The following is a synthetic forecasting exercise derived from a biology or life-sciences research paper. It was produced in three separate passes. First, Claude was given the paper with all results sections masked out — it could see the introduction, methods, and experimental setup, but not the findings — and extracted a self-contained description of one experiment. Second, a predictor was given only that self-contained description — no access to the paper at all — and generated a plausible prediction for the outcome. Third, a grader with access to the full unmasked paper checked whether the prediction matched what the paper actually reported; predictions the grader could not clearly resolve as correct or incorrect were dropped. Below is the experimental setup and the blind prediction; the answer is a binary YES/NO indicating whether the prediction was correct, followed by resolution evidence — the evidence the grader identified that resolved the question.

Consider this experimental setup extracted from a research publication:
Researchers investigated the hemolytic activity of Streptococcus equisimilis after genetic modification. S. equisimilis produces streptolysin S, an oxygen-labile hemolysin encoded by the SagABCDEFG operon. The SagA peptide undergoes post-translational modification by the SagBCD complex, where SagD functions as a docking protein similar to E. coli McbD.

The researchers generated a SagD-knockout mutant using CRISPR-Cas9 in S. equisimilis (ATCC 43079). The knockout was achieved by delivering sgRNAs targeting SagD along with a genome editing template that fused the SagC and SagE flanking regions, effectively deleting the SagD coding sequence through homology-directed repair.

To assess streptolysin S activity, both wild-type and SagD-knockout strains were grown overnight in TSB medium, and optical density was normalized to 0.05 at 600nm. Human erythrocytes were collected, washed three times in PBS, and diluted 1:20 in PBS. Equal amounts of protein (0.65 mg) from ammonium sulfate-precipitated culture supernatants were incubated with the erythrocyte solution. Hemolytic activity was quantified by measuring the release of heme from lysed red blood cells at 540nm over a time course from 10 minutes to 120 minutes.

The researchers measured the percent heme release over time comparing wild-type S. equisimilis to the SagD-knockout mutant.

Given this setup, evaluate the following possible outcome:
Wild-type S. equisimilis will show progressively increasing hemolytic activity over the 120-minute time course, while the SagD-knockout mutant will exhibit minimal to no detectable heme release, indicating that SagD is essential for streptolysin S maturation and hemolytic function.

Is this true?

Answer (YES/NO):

════════

◆ BRIEF
Retrieve all lines from the data that contain the string "mutant".

◆ EXERCISE RESPONSE
The researchers generated a SagD-knockout mutant using CRISPR-Cas9 in S. equisimilis (ATCC 43079). The knockout was achieved by delivering sgRNAs targeting SagD along with a genome editing template that fused the SagC and SagE flanking regions, effectively deleting the SagD coding sequence through homology-directed repair.
The researchers measured the percent heme release over time comparing wild-type S. equisimilis to the SagD-knockout mutant.
Wild-type S. equisimilis will show progressively increasing hemolytic activity over the 120-minute time course, while the SagD-knockout mutant will exhibit minimal to no detectable heme release, indicating that SagD is essential for streptolysin S maturation and hemolytic function.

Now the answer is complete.